Clerkin also bemoaned his being portrayed as a “company man”, startled at being cast as if he had been “batting for the flippin Taliban!!”, in what is surely the first-ever juxtaposition of those two words.

His central point that everyone should pay to be entertained was ironically undermined by how entertaining his own argument proved to be.

By the time Allianz League Sunday rolled around on RTÉ, however, the time for talking was done.

The league highlights show is now afforded the capacious 9.30pm slot given to The Sunday Game, and this new format was determined to atone for the sins of the show’s previous, oft-feckless incarnation.

2019 League Sunday was determined to show as much action as possible and remember that the lower divisions do, in fact, exist (one edition of 2018 League Sunday didn’t even flash the Division Four football results on the bottom of the screen).

Joe Brolly was shown there’s a fastidious new sheriff in town, here on a mandate to restrict Joe’s laconic diagnoses of the world’s ills and relegate them to his newspaper columns.

His best efforts to complain about the experimental rules were given short shrift, told in no uncertain terms that “we don’t have time to get into the rules”, while there wasn’t a single mention of ticket prices, nor was there a discussion as to what thankless volunteering eight-year-olds should be doing to earn a seat in Croke Park.
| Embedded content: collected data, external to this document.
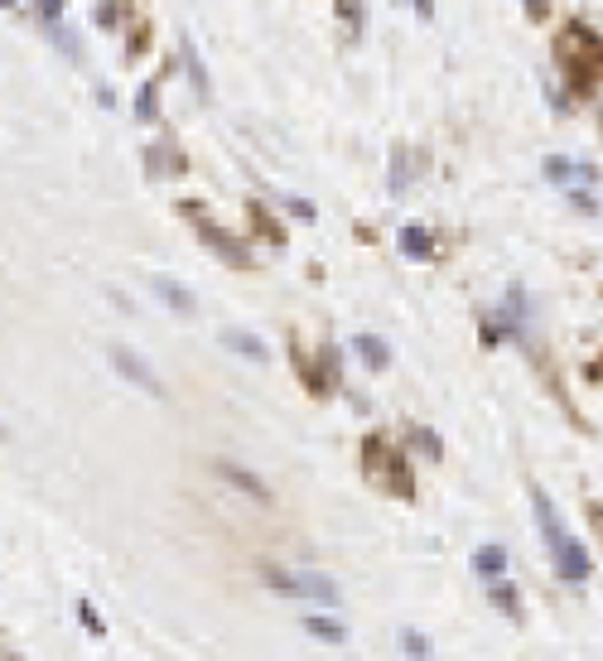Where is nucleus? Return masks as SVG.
Segmentation results:
<instances>
[{
	"label": "nucleus",
	"instance_id": "obj_21",
	"mask_svg": "<svg viewBox=\"0 0 603 661\" xmlns=\"http://www.w3.org/2000/svg\"><path fill=\"white\" fill-rule=\"evenodd\" d=\"M415 444H420V449H430V454H439V440L430 435V430H415Z\"/></svg>",
	"mask_w": 603,
	"mask_h": 661
},
{
	"label": "nucleus",
	"instance_id": "obj_26",
	"mask_svg": "<svg viewBox=\"0 0 603 661\" xmlns=\"http://www.w3.org/2000/svg\"><path fill=\"white\" fill-rule=\"evenodd\" d=\"M599 111H603V87H599Z\"/></svg>",
	"mask_w": 603,
	"mask_h": 661
},
{
	"label": "nucleus",
	"instance_id": "obj_10",
	"mask_svg": "<svg viewBox=\"0 0 603 661\" xmlns=\"http://www.w3.org/2000/svg\"><path fill=\"white\" fill-rule=\"evenodd\" d=\"M473 570L488 579V584H497V579L507 575V551H502V546H478V551H473Z\"/></svg>",
	"mask_w": 603,
	"mask_h": 661
},
{
	"label": "nucleus",
	"instance_id": "obj_23",
	"mask_svg": "<svg viewBox=\"0 0 603 661\" xmlns=\"http://www.w3.org/2000/svg\"><path fill=\"white\" fill-rule=\"evenodd\" d=\"M415 15H425V20H430V15H435V0H415Z\"/></svg>",
	"mask_w": 603,
	"mask_h": 661
},
{
	"label": "nucleus",
	"instance_id": "obj_6",
	"mask_svg": "<svg viewBox=\"0 0 603 661\" xmlns=\"http://www.w3.org/2000/svg\"><path fill=\"white\" fill-rule=\"evenodd\" d=\"M526 314H531V304H526V290L512 285L507 290V304L497 309V319H502V333H526Z\"/></svg>",
	"mask_w": 603,
	"mask_h": 661
},
{
	"label": "nucleus",
	"instance_id": "obj_9",
	"mask_svg": "<svg viewBox=\"0 0 603 661\" xmlns=\"http://www.w3.org/2000/svg\"><path fill=\"white\" fill-rule=\"evenodd\" d=\"M353 353L362 358V367H372V372H382L386 362H391V348H386V338H377V333H357Z\"/></svg>",
	"mask_w": 603,
	"mask_h": 661
},
{
	"label": "nucleus",
	"instance_id": "obj_4",
	"mask_svg": "<svg viewBox=\"0 0 603 661\" xmlns=\"http://www.w3.org/2000/svg\"><path fill=\"white\" fill-rule=\"evenodd\" d=\"M111 367L126 377L131 386H140V391H150V396H165V386H160V377L145 367V358H136L131 348H111Z\"/></svg>",
	"mask_w": 603,
	"mask_h": 661
},
{
	"label": "nucleus",
	"instance_id": "obj_19",
	"mask_svg": "<svg viewBox=\"0 0 603 661\" xmlns=\"http://www.w3.org/2000/svg\"><path fill=\"white\" fill-rule=\"evenodd\" d=\"M411 155H406V150H401V155H396V169H391V193H401L406 189V179H411Z\"/></svg>",
	"mask_w": 603,
	"mask_h": 661
},
{
	"label": "nucleus",
	"instance_id": "obj_27",
	"mask_svg": "<svg viewBox=\"0 0 603 661\" xmlns=\"http://www.w3.org/2000/svg\"><path fill=\"white\" fill-rule=\"evenodd\" d=\"M0 5H15V0H0Z\"/></svg>",
	"mask_w": 603,
	"mask_h": 661
},
{
	"label": "nucleus",
	"instance_id": "obj_22",
	"mask_svg": "<svg viewBox=\"0 0 603 661\" xmlns=\"http://www.w3.org/2000/svg\"><path fill=\"white\" fill-rule=\"evenodd\" d=\"M290 208H295L300 218H314V203H304V198H290Z\"/></svg>",
	"mask_w": 603,
	"mask_h": 661
},
{
	"label": "nucleus",
	"instance_id": "obj_20",
	"mask_svg": "<svg viewBox=\"0 0 603 661\" xmlns=\"http://www.w3.org/2000/svg\"><path fill=\"white\" fill-rule=\"evenodd\" d=\"M63 5H68V0H39V15L49 20V29H54L58 20H63Z\"/></svg>",
	"mask_w": 603,
	"mask_h": 661
},
{
	"label": "nucleus",
	"instance_id": "obj_13",
	"mask_svg": "<svg viewBox=\"0 0 603 661\" xmlns=\"http://www.w3.org/2000/svg\"><path fill=\"white\" fill-rule=\"evenodd\" d=\"M401 256H411V261H425V256H435V237L425 232V227H401Z\"/></svg>",
	"mask_w": 603,
	"mask_h": 661
},
{
	"label": "nucleus",
	"instance_id": "obj_24",
	"mask_svg": "<svg viewBox=\"0 0 603 661\" xmlns=\"http://www.w3.org/2000/svg\"><path fill=\"white\" fill-rule=\"evenodd\" d=\"M521 5H526L531 15H541V10H546V0H521Z\"/></svg>",
	"mask_w": 603,
	"mask_h": 661
},
{
	"label": "nucleus",
	"instance_id": "obj_16",
	"mask_svg": "<svg viewBox=\"0 0 603 661\" xmlns=\"http://www.w3.org/2000/svg\"><path fill=\"white\" fill-rule=\"evenodd\" d=\"M184 63H189V73H193V87H198V97H208L213 87H208V73H203V58H198V49H193V44H184Z\"/></svg>",
	"mask_w": 603,
	"mask_h": 661
},
{
	"label": "nucleus",
	"instance_id": "obj_5",
	"mask_svg": "<svg viewBox=\"0 0 603 661\" xmlns=\"http://www.w3.org/2000/svg\"><path fill=\"white\" fill-rule=\"evenodd\" d=\"M213 469H218L222 483H232V488H237V493H247L251 502H261V507L271 502V488H266V483H261V478H256L251 469H242V464H227V459H218Z\"/></svg>",
	"mask_w": 603,
	"mask_h": 661
},
{
	"label": "nucleus",
	"instance_id": "obj_25",
	"mask_svg": "<svg viewBox=\"0 0 603 661\" xmlns=\"http://www.w3.org/2000/svg\"><path fill=\"white\" fill-rule=\"evenodd\" d=\"M0 661H25V657H15V652H0Z\"/></svg>",
	"mask_w": 603,
	"mask_h": 661
},
{
	"label": "nucleus",
	"instance_id": "obj_1",
	"mask_svg": "<svg viewBox=\"0 0 603 661\" xmlns=\"http://www.w3.org/2000/svg\"><path fill=\"white\" fill-rule=\"evenodd\" d=\"M531 507H536V526H541V541H546L555 575L565 579V584H584V579H589V551L579 546V536H570V526H565V517L555 512L550 493L536 488V493H531Z\"/></svg>",
	"mask_w": 603,
	"mask_h": 661
},
{
	"label": "nucleus",
	"instance_id": "obj_18",
	"mask_svg": "<svg viewBox=\"0 0 603 661\" xmlns=\"http://www.w3.org/2000/svg\"><path fill=\"white\" fill-rule=\"evenodd\" d=\"M78 618H83V628H87V633H92V637H102V633H107V623L97 618V608L87 604V599H78Z\"/></svg>",
	"mask_w": 603,
	"mask_h": 661
},
{
	"label": "nucleus",
	"instance_id": "obj_8",
	"mask_svg": "<svg viewBox=\"0 0 603 661\" xmlns=\"http://www.w3.org/2000/svg\"><path fill=\"white\" fill-rule=\"evenodd\" d=\"M222 343H227L237 358H247V362H266V358H271V348H266L256 333H247V329H227V333H222Z\"/></svg>",
	"mask_w": 603,
	"mask_h": 661
},
{
	"label": "nucleus",
	"instance_id": "obj_14",
	"mask_svg": "<svg viewBox=\"0 0 603 661\" xmlns=\"http://www.w3.org/2000/svg\"><path fill=\"white\" fill-rule=\"evenodd\" d=\"M401 652H406L411 661H430L435 657V642L420 633V628H401Z\"/></svg>",
	"mask_w": 603,
	"mask_h": 661
},
{
	"label": "nucleus",
	"instance_id": "obj_7",
	"mask_svg": "<svg viewBox=\"0 0 603 661\" xmlns=\"http://www.w3.org/2000/svg\"><path fill=\"white\" fill-rule=\"evenodd\" d=\"M150 290H155V300L169 304L174 314H193V295L174 276H155V280H150Z\"/></svg>",
	"mask_w": 603,
	"mask_h": 661
},
{
	"label": "nucleus",
	"instance_id": "obj_12",
	"mask_svg": "<svg viewBox=\"0 0 603 661\" xmlns=\"http://www.w3.org/2000/svg\"><path fill=\"white\" fill-rule=\"evenodd\" d=\"M546 179H555V184H589V179H594V169L575 165V160H565V155H550V160H546Z\"/></svg>",
	"mask_w": 603,
	"mask_h": 661
},
{
	"label": "nucleus",
	"instance_id": "obj_17",
	"mask_svg": "<svg viewBox=\"0 0 603 661\" xmlns=\"http://www.w3.org/2000/svg\"><path fill=\"white\" fill-rule=\"evenodd\" d=\"M155 107H160V97H155V83H145L136 92V121H155Z\"/></svg>",
	"mask_w": 603,
	"mask_h": 661
},
{
	"label": "nucleus",
	"instance_id": "obj_11",
	"mask_svg": "<svg viewBox=\"0 0 603 661\" xmlns=\"http://www.w3.org/2000/svg\"><path fill=\"white\" fill-rule=\"evenodd\" d=\"M304 633L329 642V647H343V642H348V628H343L338 618H324V613H309V618H304Z\"/></svg>",
	"mask_w": 603,
	"mask_h": 661
},
{
	"label": "nucleus",
	"instance_id": "obj_3",
	"mask_svg": "<svg viewBox=\"0 0 603 661\" xmlns=\"http://www.w3.org/2000/svg\"><path fill=\"white\" fill-rule=\"evenodd\" d=\"M189 222H193V232H198V237H203L208 247L218 251L222 261H232V266H242V271H247V266H251V251L242 247V242H237V237H232L227 227H218V222L208 218V213H198V208H189Z\"/></svg>",
	"mask_w": 603,
	"mask_h": 661
},
{
	"label": "nucleus",
	"instance_id": "obj_2",
	"mask_svg": "<svg viewBox=\"0 0 603 661\" xmlns=\"http://www.w3.org/2000/svg\"><path fill=\"white\" fill-rule=\"evenodd\" d=\"M266 584L275 594H285V599H300V604H324V608L343 604V589L329 575H319V570H271Z\"/></svg>",
	"mask_w": 603,
	"mask_h": 661
},
{
	"label": "nucleus",
	"instance_id": "obj_15",
	"mask_svg": "<svg viewBox=\"0 0 603 661\" xmlns=\"http://www.w3.org/2000/svg\"><path fill=\"white\" fill-rule=\"evenodd\" d=\"M488 599H493V604L502 608L507 618H521V594H517V589H512V584H507V579H497V584H488Z\"/></svg>",
	"mask_w": 603,
	"mask_h": 661
}]
</instances>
When Gooch and Joe showered the attacking mark in praise, Joe went rooting around for a complaint by questioning the thought-process behind its implementation.

He was met with the strangest of things from the presenter’s chair: a challenge.

“Are you going to argue with every little thing I say, Joanne? It’s going to be a long year.”

Nowhere near as long as that winter.

But it’s finally over.

On with the games and their mad, gorgeous, abundant summer.

Unbearable, Jeff 

Every time we turn on the television these days, it seems, there’s another Brit making a hames of some of the most basic facts about Ireland. We had hoped that sport would remain above wretched, irredeemable politics, but alas, we have been gravely let down.

On Soccer Saturday, Jeff Stelling was talking about Carlow’s Padraig Amond, whom he said “could have been a Gaelic footballer but he chose the round ball instead.” 

You may remember that Stelling took the place of some elderly, weather-beaten Gael at the 2017 All-Ireland football final on a junket with AIB.

He and Chris Kamara were given a commentary seat for one of the greatest games of the modern era after a jaunt around Ireland in which they learned just how deeply these games are embedded within us, having many unforgettable experiences on the way. 

To pluck one example from the series, here’s Jeff reflecting in episode 4 on what the GAA is all about. 

“Dad, couple of sons, grandchildren…it’s a proper family occasion, isn’t it?”, Jeff told…Dick Clerkin.